You can save recipes from websites directly into Pantryfy using the URL import — paste a link and the recipe is parsed and stored. The same works with a photo of a cookbook page or a block of copied text. Once your recipe collection lives in the same place as your pantry data, the matching runs automatically. Check out the best recipe organizer app comparison if you’re looking at other options for storing your collection.


From Matching to Meal Plan

Finding one dinner is useful. Finding a week’s worth of dinners — in order of what needs to be used first, what you have the most ingredients for, and what fits different nights of the week — is where pantry-aware matching pays off most.

Pantryfy’s AI planner takes your pantry state and your saved recipe library and builds a weekly meal plan around them. It surfaces recipes where you have the highest ingredient overlap first, flags items that are expiring, and gives you a shopping list for what’s genuinely missing. The meal planning guide covers the full process if you want a walkthrough of how to think about structuring a week.

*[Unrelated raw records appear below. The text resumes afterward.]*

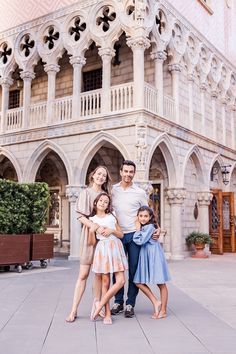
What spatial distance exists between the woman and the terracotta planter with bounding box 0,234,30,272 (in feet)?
15.6

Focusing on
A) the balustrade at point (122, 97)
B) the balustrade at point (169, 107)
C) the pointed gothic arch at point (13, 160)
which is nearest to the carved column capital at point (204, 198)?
the balustrade at point (169, 107)

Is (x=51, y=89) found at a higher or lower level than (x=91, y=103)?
higher

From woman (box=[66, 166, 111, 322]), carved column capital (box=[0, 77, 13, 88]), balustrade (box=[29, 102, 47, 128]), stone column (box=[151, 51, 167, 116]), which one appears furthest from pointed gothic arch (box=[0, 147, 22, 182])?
woman (box=[66, 166, 111, 322])

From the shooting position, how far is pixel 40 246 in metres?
9.97

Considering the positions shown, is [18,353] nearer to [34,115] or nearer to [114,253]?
[114,253]

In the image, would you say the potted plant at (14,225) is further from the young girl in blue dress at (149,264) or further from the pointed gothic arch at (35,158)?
the young girl in blue dress at (149,264)

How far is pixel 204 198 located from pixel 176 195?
227 centimetres

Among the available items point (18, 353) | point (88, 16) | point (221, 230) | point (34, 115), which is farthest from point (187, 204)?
point (18, 353)

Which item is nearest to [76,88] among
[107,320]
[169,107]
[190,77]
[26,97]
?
[26,97]

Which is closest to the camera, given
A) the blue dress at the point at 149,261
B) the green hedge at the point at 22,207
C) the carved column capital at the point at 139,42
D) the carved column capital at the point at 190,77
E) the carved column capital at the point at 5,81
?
the blue dress at the point at 149,261

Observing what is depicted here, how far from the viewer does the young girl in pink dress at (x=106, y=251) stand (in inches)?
179

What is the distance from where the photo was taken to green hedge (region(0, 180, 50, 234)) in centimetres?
941

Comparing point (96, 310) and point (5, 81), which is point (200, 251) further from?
point (96, 310)

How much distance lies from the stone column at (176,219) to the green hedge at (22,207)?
5012mm
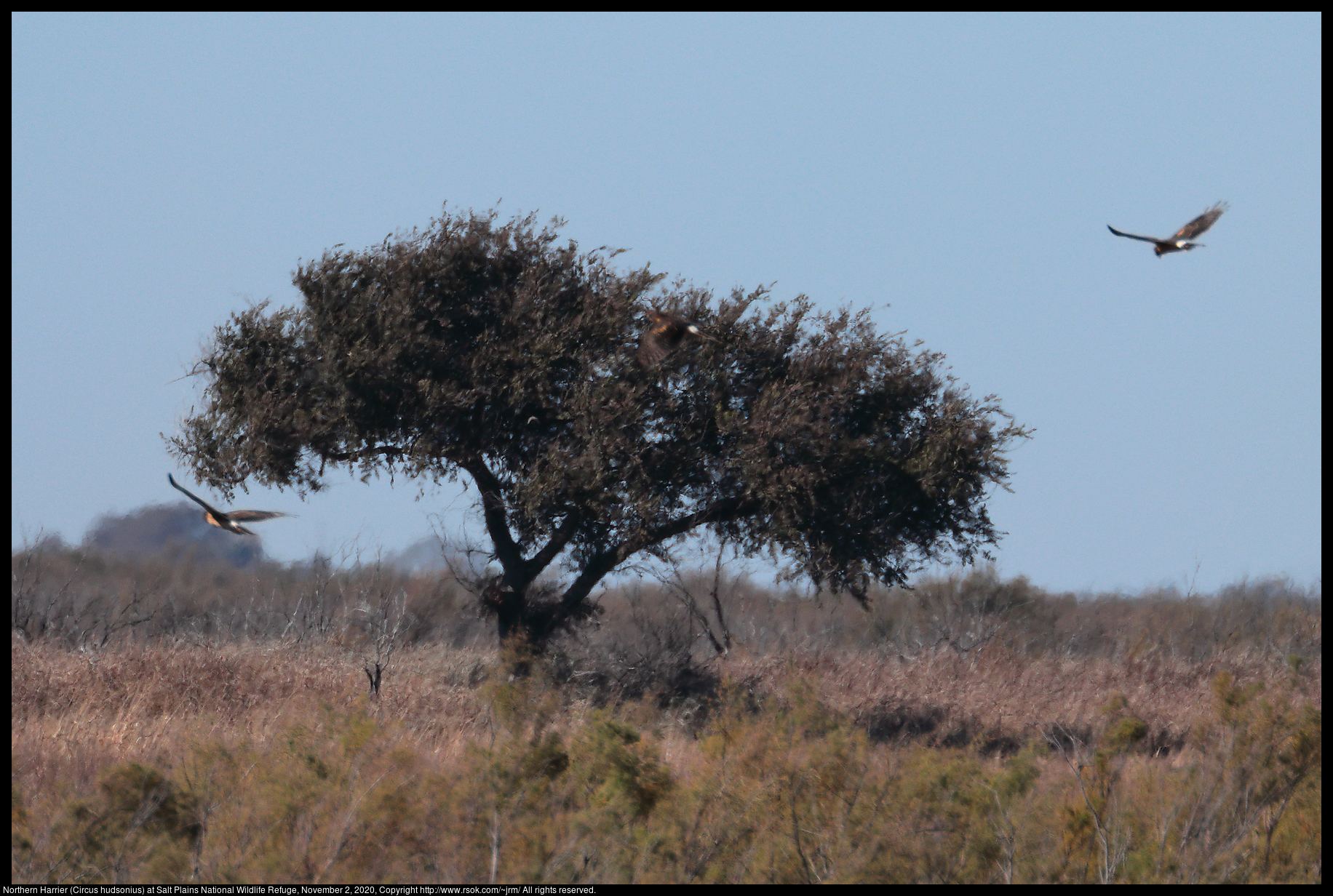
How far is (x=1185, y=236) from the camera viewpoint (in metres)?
10.5

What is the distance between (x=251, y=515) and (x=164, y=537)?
70.7ft

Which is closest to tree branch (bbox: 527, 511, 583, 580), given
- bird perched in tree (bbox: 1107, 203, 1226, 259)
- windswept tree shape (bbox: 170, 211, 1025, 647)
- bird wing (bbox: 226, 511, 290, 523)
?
windswept tree shape (bbox: 170, 211, 1025, 647)

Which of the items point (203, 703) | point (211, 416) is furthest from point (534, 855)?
point (211, 416)

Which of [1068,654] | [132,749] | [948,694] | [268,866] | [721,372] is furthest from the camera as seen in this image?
[1068,654]

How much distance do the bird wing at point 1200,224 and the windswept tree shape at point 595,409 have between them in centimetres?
A: 479

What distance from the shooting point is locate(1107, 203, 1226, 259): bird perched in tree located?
32.4ft

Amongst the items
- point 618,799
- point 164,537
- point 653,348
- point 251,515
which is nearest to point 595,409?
point 653,348

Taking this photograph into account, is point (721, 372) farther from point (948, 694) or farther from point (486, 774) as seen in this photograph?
point (486, 774)

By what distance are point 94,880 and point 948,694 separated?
1325cm

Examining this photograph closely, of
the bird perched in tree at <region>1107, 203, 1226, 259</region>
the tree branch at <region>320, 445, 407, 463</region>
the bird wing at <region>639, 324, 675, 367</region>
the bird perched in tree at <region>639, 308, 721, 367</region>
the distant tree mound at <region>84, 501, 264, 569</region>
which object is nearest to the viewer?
the bird perched in tree at <region>1107, 203, 1226, 259</region>

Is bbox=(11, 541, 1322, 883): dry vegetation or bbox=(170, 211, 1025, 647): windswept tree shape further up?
bbox=(170, 211, 1025, 647): windswept tree shape

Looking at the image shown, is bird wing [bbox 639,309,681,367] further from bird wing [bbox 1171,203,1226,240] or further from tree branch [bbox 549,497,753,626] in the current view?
bird wing [bbox 1171,203,1226,240]

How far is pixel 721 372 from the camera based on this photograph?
15000 millimetres

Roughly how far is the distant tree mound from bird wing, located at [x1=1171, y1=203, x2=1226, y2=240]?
68.6 feet
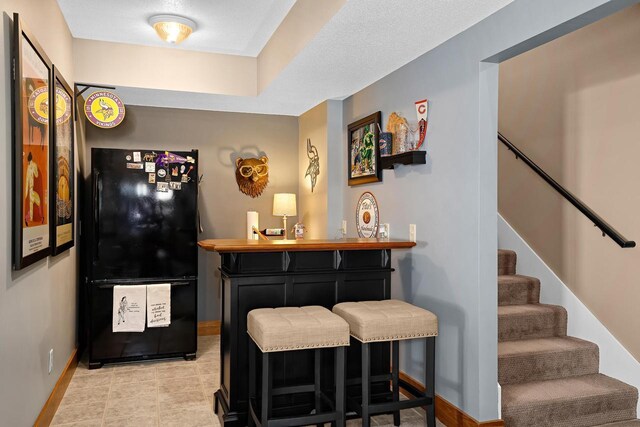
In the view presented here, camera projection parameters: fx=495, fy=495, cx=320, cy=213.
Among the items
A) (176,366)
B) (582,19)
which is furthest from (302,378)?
(582,19)

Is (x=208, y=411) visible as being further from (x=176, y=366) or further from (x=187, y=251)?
(x=187, y=251)

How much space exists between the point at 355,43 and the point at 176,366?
119 inches

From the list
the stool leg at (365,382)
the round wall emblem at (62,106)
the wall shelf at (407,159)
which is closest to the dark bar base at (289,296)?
the stool leg at (365,382)

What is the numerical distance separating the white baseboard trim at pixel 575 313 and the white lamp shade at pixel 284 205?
6.85ft

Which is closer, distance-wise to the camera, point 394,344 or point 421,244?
point 394,344

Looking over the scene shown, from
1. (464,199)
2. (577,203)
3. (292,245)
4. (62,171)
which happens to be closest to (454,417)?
(464,199)

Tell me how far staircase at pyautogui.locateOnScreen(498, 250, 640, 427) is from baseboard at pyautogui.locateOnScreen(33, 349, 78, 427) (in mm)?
2648

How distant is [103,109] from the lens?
14.0 ft

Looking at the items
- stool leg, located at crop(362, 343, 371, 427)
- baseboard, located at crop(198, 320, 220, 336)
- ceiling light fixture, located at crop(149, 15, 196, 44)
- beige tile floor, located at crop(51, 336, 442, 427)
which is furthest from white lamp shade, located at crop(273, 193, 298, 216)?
stool leg, located at crop(362, 343, 371, 427)

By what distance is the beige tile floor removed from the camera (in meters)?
3.14

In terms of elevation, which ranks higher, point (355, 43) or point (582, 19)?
point (355, 43)

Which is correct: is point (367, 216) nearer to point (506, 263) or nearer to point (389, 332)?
point (506, 263)

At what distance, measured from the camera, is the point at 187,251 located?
4438 mm

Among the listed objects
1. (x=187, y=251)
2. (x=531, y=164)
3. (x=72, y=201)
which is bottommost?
(x=187, y=251)
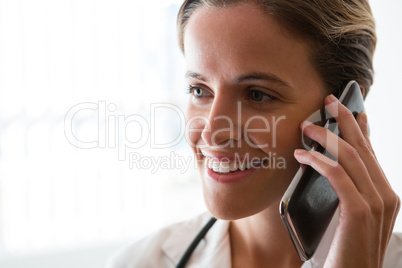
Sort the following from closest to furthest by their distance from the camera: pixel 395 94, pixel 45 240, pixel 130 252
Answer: pixel 130 252, pixel 395 94, pixel 45 240

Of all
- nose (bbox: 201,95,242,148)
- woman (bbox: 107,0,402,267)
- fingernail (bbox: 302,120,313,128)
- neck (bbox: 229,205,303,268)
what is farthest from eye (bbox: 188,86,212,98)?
neck (bbox: 229,205,303,268)

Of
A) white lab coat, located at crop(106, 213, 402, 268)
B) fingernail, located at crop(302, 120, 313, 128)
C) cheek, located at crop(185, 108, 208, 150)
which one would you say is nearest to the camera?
fingernail, located at crop(302, 120, 313, 128)

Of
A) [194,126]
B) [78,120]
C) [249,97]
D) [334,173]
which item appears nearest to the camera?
[334,173]

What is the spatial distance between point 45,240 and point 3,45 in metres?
1.22

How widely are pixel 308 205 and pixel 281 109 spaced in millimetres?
252

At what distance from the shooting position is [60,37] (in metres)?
2.54

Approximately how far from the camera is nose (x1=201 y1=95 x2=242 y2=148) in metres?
1.06

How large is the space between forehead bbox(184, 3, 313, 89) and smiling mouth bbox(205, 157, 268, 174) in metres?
0.23

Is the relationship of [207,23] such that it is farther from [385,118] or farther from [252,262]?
[385,118]

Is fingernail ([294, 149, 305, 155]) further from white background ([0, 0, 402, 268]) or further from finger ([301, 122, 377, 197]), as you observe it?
white background ([0, 0, 402, 268])

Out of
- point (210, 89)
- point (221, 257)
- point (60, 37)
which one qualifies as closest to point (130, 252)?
point (221, 257)

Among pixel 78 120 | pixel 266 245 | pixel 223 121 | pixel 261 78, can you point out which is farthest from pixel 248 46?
pixel 78 120

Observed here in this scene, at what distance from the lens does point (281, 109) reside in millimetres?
1078

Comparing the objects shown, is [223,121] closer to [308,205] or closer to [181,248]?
[308,205]
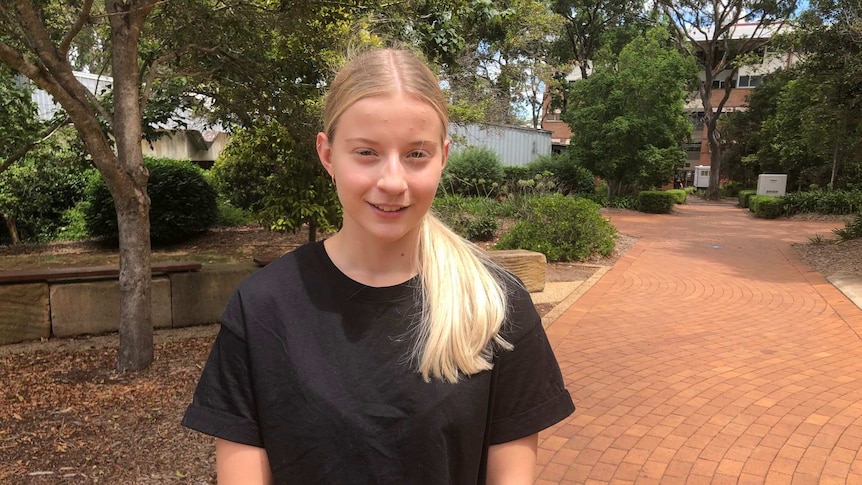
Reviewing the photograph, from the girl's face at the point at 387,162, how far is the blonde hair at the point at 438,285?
30 mm

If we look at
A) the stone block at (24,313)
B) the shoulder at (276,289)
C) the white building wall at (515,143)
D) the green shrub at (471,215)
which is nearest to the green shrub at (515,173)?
the white building wall at (515,143)

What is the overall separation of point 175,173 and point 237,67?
6.19m

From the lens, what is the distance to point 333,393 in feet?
3.38

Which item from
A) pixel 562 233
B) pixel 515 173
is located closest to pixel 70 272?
pixel 562 233

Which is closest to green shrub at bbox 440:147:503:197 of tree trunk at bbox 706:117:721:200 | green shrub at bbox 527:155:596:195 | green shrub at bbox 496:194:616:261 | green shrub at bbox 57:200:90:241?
green shrub at bbox 527:155:596:195

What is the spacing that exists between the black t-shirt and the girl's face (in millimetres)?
145

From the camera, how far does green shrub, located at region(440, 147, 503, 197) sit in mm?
18906

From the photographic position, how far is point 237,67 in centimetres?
508

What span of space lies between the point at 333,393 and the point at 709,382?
4367mm

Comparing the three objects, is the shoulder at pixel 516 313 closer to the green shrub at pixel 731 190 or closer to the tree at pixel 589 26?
the tree at pixel 589 26

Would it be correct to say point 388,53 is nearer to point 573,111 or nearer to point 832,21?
point 832,21

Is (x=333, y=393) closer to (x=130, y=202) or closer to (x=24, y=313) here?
(x=130, y=202)

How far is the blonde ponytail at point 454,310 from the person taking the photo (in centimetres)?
108

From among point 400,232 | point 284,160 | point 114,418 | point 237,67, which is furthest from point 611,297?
point 400,232
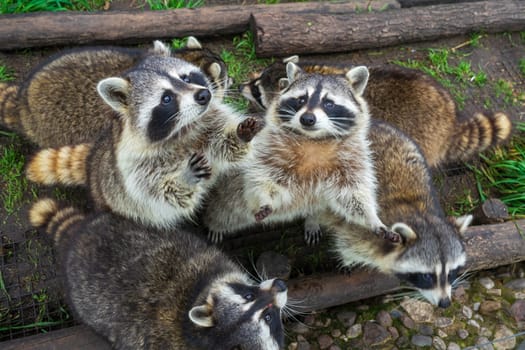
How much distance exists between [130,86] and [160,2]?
80.1 inches

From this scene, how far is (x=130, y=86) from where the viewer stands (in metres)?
2.59

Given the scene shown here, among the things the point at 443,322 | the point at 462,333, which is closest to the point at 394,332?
the point at 443,322

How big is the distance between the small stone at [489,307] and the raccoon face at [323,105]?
1605mm

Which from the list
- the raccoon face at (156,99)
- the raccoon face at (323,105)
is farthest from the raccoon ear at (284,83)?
the raccoon face at (156,99)

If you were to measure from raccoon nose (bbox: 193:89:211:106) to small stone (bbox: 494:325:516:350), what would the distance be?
2447 millimetres

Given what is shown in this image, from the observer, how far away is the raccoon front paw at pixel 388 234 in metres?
2.67

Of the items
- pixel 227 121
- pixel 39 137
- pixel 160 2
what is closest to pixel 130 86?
pixel 227 121

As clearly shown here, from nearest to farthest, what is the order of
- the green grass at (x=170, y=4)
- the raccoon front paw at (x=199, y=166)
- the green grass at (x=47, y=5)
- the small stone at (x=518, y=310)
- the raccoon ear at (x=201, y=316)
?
the raccoon ear at (x=201, y=316), the raccoon front paw at (x=199, y=166), the small stone at (x=518, y=310), the green grass at (x=47, y=5), the green grass at (x=170, y=4)

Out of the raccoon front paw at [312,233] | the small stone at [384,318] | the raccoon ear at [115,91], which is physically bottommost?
the small stone at [384,318]

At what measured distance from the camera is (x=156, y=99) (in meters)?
2.55

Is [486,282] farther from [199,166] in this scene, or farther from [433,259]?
[199,166]

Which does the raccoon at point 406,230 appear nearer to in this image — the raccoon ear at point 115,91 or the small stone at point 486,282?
the small stone at point 486,282

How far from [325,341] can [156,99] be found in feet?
5.95

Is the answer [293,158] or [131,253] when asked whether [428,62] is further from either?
[131,253]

For households that want to run this on autopilot — drafting the plan and shopping list automatically each week without manual input — Pantryfy’s Autopilot feature (Pro and Family tiers) handles the full loop: planning, shopping list generation, and approval in one step. It also remembers your household between weeks, so the plans get more like yours over time — here’s how Pantryfy’s AI actually works.

If a saved recipe doesn’t match what you have, Pantryfy’s AI can search the web for recipes that match your pantry state and import them directly. You describe what you want to cook and what constraints you have, and it finds options and parses them into your library.

Auto-generated shopping lists group items by store section and account for what you already have, so you don’t buy duplicates. If you’ve used an AI grocery list app before, you’ll notice the difference immediately: the list starts from your pantry rather than from a blank slate.


Putting It Together: A Practical Workflow

Here’s how this works in practice across a week:

When you get home from the store: scan barcodes or photograph your receipt. Pantryfy updates your inventory. Takes under two minutes.

On Sunday (or whenever you plan): open the planner, check which recipes have the highest pantry match, build a week around those. Add any missing items to the shopping list. Or let Autopilot do it.

On a random Tuesday with no plan: open Pantryfy, go to recipes, sort by pantry match. The top results are things you can make right now with what’s already on hand. Pick one.

When you use something up: mark it consumed or let the planner track it when you complete a meal. Your pantry stays accurate without manual auditing.

The formula meals in this article are a mental model for when you’re cooking without a saved recipe — when you’re improvising from what’s in front of you. The tracked pantry and recipe matching is what makes that improvisation systematic rather than stressful.


The Simplest Starting Point

If none of this feels automatic yet, start with the formula meals and one rule: before you shop, write down what you already have.

That list — even a rough one on a notes app — changes what you buy. You stop buying a third can of diced tomatoes when you already have two. You notice the red lentils you forgot were there and plan a soup around them.

Over time, that mental model becomes a tracked inventory, the tracked inventory enables recipe matching, and the recipe matching makes the question “what should I cook tonight” feel like a genuine option rather than a chore. The meal planning guide walks through how to build that habit from scratch if you want a structured approach.

The random pantry you opened at the start of this article — tofu, spinach, eggs, rice, lemon, tahini, chickpeas, pasta, coconut milk, lentils — contains at least six solid meals. The formula meals above can tell you which ones. A tracked pantry can tell you which ones you could make right now, without buying anything at all.